Fear of failing is a social fear and has absolutely no basis in fact. What we fear is not the thing we are attempting, but the laughs and jeers of others if we don’t succeed. Our faces will flush with embarrassment. We may even feel some shame. Our “friendly ego” will flood our mind with vivid memories of all the other times in life we failed, repeating every taunt we heard from those who were present.

The older we get the more failure adverse we become. Some of us actually believe that we should know the answer to every question we are asked. And when we don’t we fear we’ll look stupid to the asker. Others are totally risk adverse. Avoiding at all costs learning or doing something new, because they fear being a newbie or a novice. Every time we do this, we lose. We lose the joy of doing something or learning something new. We lose the opportunities that come with a new skill.

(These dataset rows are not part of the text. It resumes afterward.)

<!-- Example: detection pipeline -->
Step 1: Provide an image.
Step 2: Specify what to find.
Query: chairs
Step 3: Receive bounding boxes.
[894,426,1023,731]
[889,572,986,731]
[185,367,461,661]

Sometimes we may even lose the perfect life partner – because we were afraid to go to a dance or party where we would have met them.

Is this any way to live our lives? Absolutely not. Just remember that when you do fail it is an expected part of the learning process. And failing does not make you a failure.

With Love,

Michael

Don’t Listen to the Critics!

27 Mar

It is not the critic who counts, not the man who points out how the strong man stumbled, or where the doer of deeds could have done better. The credit belongs to the man who is actually in the arena, whose face is marred by dust and sweat and blood, who strives valiantly, who errs and comes up short again and again, who knows the great enthusiasms, the great devotions, and spends himself in a worthy cause, who at best knows achievement and who at the worst if he fails at least fails while daring greatly so that his place shall never be with those cold and timid souls who know neither victory nor defeat. ~Theodore Roosevelt

I’m not crazy about critics. From the professionals, like the political pundits, to well-meaning friends and family. I have always had tremendous respect for the doer, the one who has the idea, believes in themself and risks fame and fortune to follow their dream. I’ve always thought of critics as those who stand on the sidelines, scared to death to get into the game, but more than willing to criticize and condemn those that had the guts to try.

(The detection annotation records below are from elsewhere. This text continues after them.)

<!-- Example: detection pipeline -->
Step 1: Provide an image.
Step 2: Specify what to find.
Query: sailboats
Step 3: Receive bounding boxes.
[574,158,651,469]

Have you ever had an idea for a new business or a new product or service? If you have, then you know how thinking about your new venture brings incredible feelings of joy, enthusiasm and confidence. That is, until you share your idea with others; co-workers, friends and close family members.

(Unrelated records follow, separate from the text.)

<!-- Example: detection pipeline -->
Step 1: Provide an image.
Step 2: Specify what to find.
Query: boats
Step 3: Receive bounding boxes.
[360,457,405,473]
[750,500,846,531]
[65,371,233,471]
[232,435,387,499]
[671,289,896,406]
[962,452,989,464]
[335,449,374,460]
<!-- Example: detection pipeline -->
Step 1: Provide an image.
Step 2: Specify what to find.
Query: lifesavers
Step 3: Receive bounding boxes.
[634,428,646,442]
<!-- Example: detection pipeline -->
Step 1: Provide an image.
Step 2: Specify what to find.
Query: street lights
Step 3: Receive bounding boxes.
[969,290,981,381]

You’re waiting for them to agree with you and tell you how great your idea is and how it will revolutionize the world. But instead you hear things like this; “You’re going to do what? Start a business? What makes you think you can start and run a business? Especially in this economy.” Or, “That’s the stupidest idea I ever heard. Nobody would spend money for something like that.” And then what happens. In a split second your joyful emotions are dashed on the rocks. Your self-confidence drops in free fall, and you begin to doubt yourself.

With friends and family like this you certainly don’t need any enemies. But why are they saying these things to you rather than sharing your excitement? I believe it is because they’re scared. You see they too have dreams of what they want to accomplish in their lives. But for them they’ll always be just dreams, because they’ll never overpower their fears and get into the arena.

But, you’ve made the choice to enter the arena. You have your fears but you’re willing to face them, overpower them, and do everything within your power to succeed. And so they’re jealous. Jealous you just might succeed while they never will. And it’s more than they can bear. So instead of supporting you they prefer to destroy your dreams.

Don’t listen to them. Follow your heart. Overpower your fears. And, you will not only change yourself but you will change the world.